The results of the correlation are shown in Table 5. First, the correlation analysis results between each factor, the correlation coefficients between aesthetics, surrounding elements, spatial functionality, emotional responses, and revisit intention, were 0.559, 0.429, 0.387, and 0.233, respectively. The correlation coefficients between the surrounding factors, spatial functionality, emotional responses, and revisit intention were 0.546, 0.520, and 0.407, respectively. The correlation coefficients between spatial functionality and emotional responses and revisit intention were 0.751 and 0.619, respectively. The correlation coefficient between emotional responses and revisit intention was found to be 0.765. Therefore, the correlation coefficient between each factor was significant (p < 0.01) and there was a positive (+) correlation.
Discriminant validity exists if the square root of the average variance extracted value (AVE) of each factor is greater than the correlation coefficient between the two factors. The AVE value must be higher than 0.5 to ensure validity. The results also showed that the square root of the average variance extracted value (AVE) of aesthetics was 0.890, which was greater than 0.634, 0.486, 0.425, and 0.298, which were the correlation coefficients between each variable. The square root of AVE of the surrounding elements was 0.863, which was greater than 0.569, 0.526, and 0.430. The square root of AVE of spatial functionality was 0.871, which was greater than 0.744 and 0.632. The square root of AVE of emotional responses was 0.858, which was greater than 0.770. Therefore, in this study, discriminant validity also was ensured because the square roots of the average variance extracted values (AVE) of the constructs were all larger than the correlation coefficients between variables. Table 6 shows the results of the heterotrait–monotrait ratio of correlations (HTMT) values, which are all below the 0.9 threshold. Thus, constructs are sufficiently distinct and discriminant validity is secured.
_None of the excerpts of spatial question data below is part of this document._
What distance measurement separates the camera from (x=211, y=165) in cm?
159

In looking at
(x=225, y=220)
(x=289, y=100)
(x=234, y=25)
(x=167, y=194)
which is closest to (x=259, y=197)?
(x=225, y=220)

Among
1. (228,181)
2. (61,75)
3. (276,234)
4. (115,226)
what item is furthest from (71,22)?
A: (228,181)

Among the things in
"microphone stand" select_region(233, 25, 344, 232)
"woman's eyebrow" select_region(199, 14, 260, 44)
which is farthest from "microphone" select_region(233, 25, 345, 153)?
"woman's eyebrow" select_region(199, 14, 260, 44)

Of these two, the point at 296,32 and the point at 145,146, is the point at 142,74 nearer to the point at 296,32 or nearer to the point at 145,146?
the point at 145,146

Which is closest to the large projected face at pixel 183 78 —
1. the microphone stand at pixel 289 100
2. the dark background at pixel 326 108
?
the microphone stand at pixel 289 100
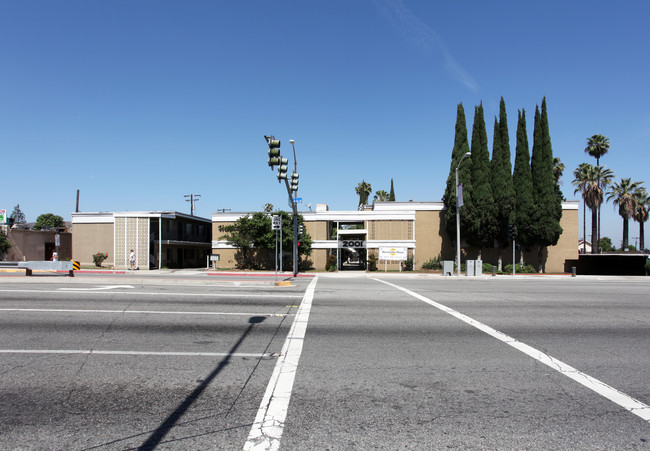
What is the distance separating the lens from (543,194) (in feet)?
109

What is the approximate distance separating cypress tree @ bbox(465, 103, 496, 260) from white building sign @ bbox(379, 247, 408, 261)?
5525 mm

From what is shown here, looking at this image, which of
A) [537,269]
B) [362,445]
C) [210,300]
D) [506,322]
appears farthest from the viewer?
[537,269]

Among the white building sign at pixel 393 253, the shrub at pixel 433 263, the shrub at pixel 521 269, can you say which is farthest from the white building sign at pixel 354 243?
the shrub at pixel 521 269

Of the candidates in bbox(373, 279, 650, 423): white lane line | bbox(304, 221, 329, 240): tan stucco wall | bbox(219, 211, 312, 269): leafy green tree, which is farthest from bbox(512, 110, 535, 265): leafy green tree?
bbox(373, 279, 650, 423): white lane line

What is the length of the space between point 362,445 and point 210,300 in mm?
9423

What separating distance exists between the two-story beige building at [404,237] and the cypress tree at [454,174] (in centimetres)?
154

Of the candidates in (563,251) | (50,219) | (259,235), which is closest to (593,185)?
(563,251)

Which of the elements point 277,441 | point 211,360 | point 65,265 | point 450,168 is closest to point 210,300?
point 211,360

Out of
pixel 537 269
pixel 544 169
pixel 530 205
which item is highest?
pixel 544 169

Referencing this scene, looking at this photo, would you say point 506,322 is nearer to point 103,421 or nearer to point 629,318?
point 629,318

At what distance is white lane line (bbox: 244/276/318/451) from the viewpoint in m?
3.64

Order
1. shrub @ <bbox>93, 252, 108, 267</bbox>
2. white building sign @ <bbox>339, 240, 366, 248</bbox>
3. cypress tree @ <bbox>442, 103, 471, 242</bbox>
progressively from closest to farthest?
1. cypress tree @ <bbox>442, 103, 471, 242</bbox>
2. shrub @ <bbox>93, 252, 108, 267</bbox>
3. white building sign @ <bbox>339, 240, 366, 248</bbox>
4.3. Verification of Research Hypothesis

The structural equation model (SEM) is an important analysis technique that has many advantages in that measurement errors can be controlled, and theoretical models constructed through goodness-of-fit indices can be evaluated. In this study, the influence relationship of aesthetics, surrounding elements, and spatial functionality, which are components of the e-servicescape on emotional responses and revisit intention, and the influence relationship of emotional responses on revisit intention in the internet shopping mall were used in this study. To verify the effect, SEM analysis was conducted using the Amos 26.0 statistical package program.
Before verifying the established hypothesis, the suitability of the SEM was examined. When evaluating the SEM, absolute fit indices include x2, GFI, AGFI, RMSEA, and RMR, and incremental fit indices (relative fit indices) include CFI, TLI, NFI, and IFI. It is explained that it is good to comprehensively evaluate the model using several goodness-of-fit indices. Therefore, to examine the suitability of the model, the absolute fit index was mainly determined using x2 (CMIN), CMIN/DF, GFI, RMR, and RMSEA, and the relative fit index was mainly determined using NFI, TLI, IFI, and CFI.
As shown in Table 7, the results of examining the suitability of the SEM of this study are x2 = 305.814 (df = 142, p = 0.000), CMIN/DF = 2.154, GFI = 0.830, RMR = 0.027, RMSEA = 0.088, NFI = 0.893, TLI = 0.927, IFI = 0.940, and CFI = 0.939. When the results were compared with the recommended thresholds, the p value for x2 = 0.000 and GFI was found to fall short of the recommended thresholds. Since all the results were found to meet the recommended thresholds, the structural model of this study can be judged to be appropriate.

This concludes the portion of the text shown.